Document passage:
## Begin

The first Bananarama album, Deep Sea Skiving, contains a song called What a Shambles. In retrospect the title feels as gloriously close to an ethos as the girls needed. ‘It wasn’t considered at all,’ says Keren. ‘It was all impromptu.’ The first time Bananarama were in a recording studio was with Department S, as backing vocalists. The next was with Sex Pistol Paul Cook, producing their opening shot, a cover of the acrobat crate-diggers favourite, Aie A Mwana. Terry Hall from the Fun Boy 3 bought it and after seeing a photo of them in The Face and loving their moccasins he called them up and asked them to sing on his debut album. He returned the favour by singing on their hit Really Saying Something. Skiving contained the first of their string of immaculate, self penned, ramshackle, charmingly naive pop gemstones. Their natural propensity to talk straight and look great saw frantic commitments across the regal promo schedule of Top of the Pops, Smash Hits, the NME, and The Face. Travelling to their first international commitment in Amsterdam was Keren’s first time on an aeroplane. When visiting their record label, penniless, they would often pilfer cutlery, domestic products and whole crates of Dire Straits CDs to sell at the Soho Record and Tape Exchange.

## End

Problems:
1: In the passage about Bananarama's early years, what was Keren's first international commitment, which was also her first time on an aeroplane?
2: Resume the passage about Bananarama's early years, picking up right after its final sentence.

Dataset extract:
## Begin

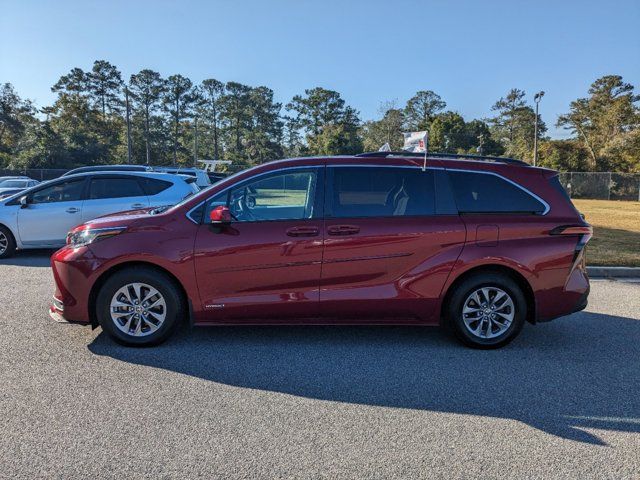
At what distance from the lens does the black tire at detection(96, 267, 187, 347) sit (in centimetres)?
453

## End

The results:
1: A trip to Amsterdam.

2:
Their associations ran far and wide, from shared club nights with Boy George to songwriting with Paul Weller. ‘He liked the fact we weren’t showbiz,’ says Keren. ‘There was nothing we hated more than a premiere,’ says Sara. ‘It was a time that was pre-marketing and media training and all that bullshit. It was pre all that horrible celebrity culture. It was rebel pop.’ By the time they went on their first trip to Los Angeles, to promote the first of their surprise US top ten hits Cruel Summer, they encountered another fan. ‘Mike Tyson was sitting on the bonnet of a limo outside the Sunset Marquis,’ says Sara. ‘Naomi Campbell was there. He started singing Cruel Summer to us! ‘ In true urchin style we were on our way to the bus stop to catch a bus to the beach, we had plastic bags with our hotel towels and sunglasses in. A bus, to Santa Monica...So English,’ she laughs.
‘We didn’t have management half the time,’ says Siobhan, ‘there was no plan.’ And yet their success kept on snowballing, escalating to the turning point in their career, a radical high-nrg reinterpretation of Shocking Blue’s Venus fashioned at the Hit Factory with new producers Stock, Aitken and Waterman. They’d been rehearsing the song from the outset. ‘When we decided to record it we went to them because we loved Dead or Alive’s You Spin Me Round — it’s still a phenomenal record — says Siobhan. Venus went on to be a number one around the world, including America.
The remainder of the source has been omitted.